Aveva molto tempo. Da molto tempo. Ci sono lavori che ne impiegano poco. Tre, quattro ore al giorno, qualcosa di più qualche volta alla settimana e se si vuole un’eccezione nel corso dell’anno, a seconda di come vanno le cose. A cui si può aggiungere qualche altra ora se si vogliono fare le cose fatte bene e quelle tre quattro ore si cerca di prepararle al meglio.

Ci sono lavori che ne impiegano poco di tempo, perché, soprattutto in altre stagioni, quando c’era da far posto ai giovani che premevano, arrivava lo scivolo, l’agevolazione, il favore. Meccanismo sociale, responsabilità personale ridotta a zero.

Ci sono lavori che ne impiegano poco di tempo e danno tempo per farne altri, magari quello che ti piace di più, ti gratifica, ti dà un ruolo, ti fa sentire meglio nei tuoi panni. Se questi poi sono eleganti, tanto meglio.

Tanto meglio se poi, passata una burrasca, nei tuoi panni c’è qualcuno che ti ci fa stare con agio, tranquillamente, senz’affanno alcuno. Allora si ha molto tempo, sottratte ovviamente tutte le incombenze, e in qualche maniera va speso. Non saper come spendere il proprio tempo e pensare che lo si debba fare dev’essere un bel cruccio. Bisogna che uno si inventi qualcosa. Che si dia delle ragioni, non necessariamente le proprie.
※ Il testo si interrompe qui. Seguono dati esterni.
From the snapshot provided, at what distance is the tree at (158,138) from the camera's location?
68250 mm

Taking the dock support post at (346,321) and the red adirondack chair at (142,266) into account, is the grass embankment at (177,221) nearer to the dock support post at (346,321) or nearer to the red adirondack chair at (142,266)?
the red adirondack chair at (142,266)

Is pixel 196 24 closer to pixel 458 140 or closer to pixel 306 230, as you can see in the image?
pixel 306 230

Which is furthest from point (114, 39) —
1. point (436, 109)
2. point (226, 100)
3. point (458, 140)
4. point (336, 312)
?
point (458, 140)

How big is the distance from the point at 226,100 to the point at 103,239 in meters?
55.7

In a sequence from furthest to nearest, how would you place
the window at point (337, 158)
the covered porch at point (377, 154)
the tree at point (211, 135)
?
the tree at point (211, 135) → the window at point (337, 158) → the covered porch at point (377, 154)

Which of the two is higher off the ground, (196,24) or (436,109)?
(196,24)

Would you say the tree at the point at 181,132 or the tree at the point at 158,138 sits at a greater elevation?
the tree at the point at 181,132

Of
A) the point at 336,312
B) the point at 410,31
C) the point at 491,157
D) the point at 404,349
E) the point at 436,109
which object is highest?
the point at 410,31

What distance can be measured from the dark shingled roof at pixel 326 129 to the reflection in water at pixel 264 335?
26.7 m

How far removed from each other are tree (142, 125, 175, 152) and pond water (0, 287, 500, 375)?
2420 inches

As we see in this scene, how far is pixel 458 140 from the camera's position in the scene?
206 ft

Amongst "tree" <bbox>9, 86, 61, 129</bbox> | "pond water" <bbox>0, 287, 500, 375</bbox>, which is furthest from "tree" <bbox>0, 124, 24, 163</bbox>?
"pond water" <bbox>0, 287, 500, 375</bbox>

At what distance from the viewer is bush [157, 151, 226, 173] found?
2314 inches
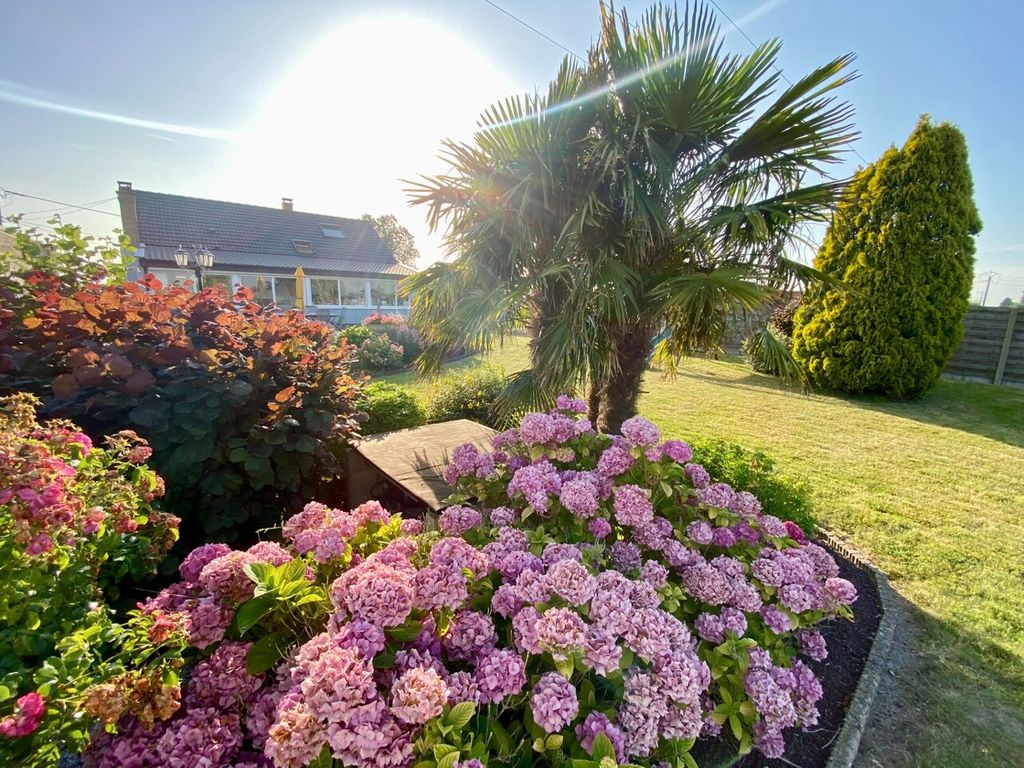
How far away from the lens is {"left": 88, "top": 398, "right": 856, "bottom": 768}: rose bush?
2.78 feet

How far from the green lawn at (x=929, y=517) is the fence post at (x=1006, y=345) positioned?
1.65ft

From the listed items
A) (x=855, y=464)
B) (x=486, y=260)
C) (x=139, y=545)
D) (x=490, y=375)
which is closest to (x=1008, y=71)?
(x=855, y=464)

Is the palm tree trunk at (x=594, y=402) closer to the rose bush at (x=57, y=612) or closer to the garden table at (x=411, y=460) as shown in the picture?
the garden table at (x=411, y=460)

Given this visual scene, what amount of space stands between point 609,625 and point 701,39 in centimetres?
367

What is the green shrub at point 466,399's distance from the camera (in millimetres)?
5168

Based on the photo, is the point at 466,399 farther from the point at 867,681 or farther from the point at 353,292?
the point at 353,292

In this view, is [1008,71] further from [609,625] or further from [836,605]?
[609,625]

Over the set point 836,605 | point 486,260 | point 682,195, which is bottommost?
point 836,605

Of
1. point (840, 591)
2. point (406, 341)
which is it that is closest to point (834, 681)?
point (840, 591)

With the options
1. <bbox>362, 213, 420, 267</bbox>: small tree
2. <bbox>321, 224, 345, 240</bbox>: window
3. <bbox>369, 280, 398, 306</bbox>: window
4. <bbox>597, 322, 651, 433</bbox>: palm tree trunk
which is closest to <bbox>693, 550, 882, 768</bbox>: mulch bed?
<bbox>597, 322, 651, 433</bbox>: palm tree trunk

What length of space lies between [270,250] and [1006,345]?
24572 millimetres

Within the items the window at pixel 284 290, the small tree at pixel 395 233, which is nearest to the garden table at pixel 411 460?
the window at pixel 284 290

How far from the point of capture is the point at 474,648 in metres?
1.11

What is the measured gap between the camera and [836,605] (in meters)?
1.61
Il tempo è un dono. La noia una dannazione. La frenesia una condanna. Lo spreco un delitto. Ma ci sono meccanismi sociali che lo consentono. Status che lo garantiscono.

Il fatto è che ormai non lo si misura più con la lenta caduta della sabbia nella clessidra, con quella vicinanza quasi divina a un gioco da bambini in cerca dei meccanismi della vita. Ora ci sono i Rolex e più ce ne sono più alta è la stima che si ha di noi stessi, non importa che funzionino bene. Il tempo allora è quello di scegliere una borsa, ore e ore fra uno scaffale e un altro, prima con questo, poi con quello. E poi parole, parole, parole, spesso prive di senso, facili da scordare.

Intanto in cielo gli astri seguono le loro orbite, quasi sempre uguali, scandite da un tempo che non è mai molto tempo.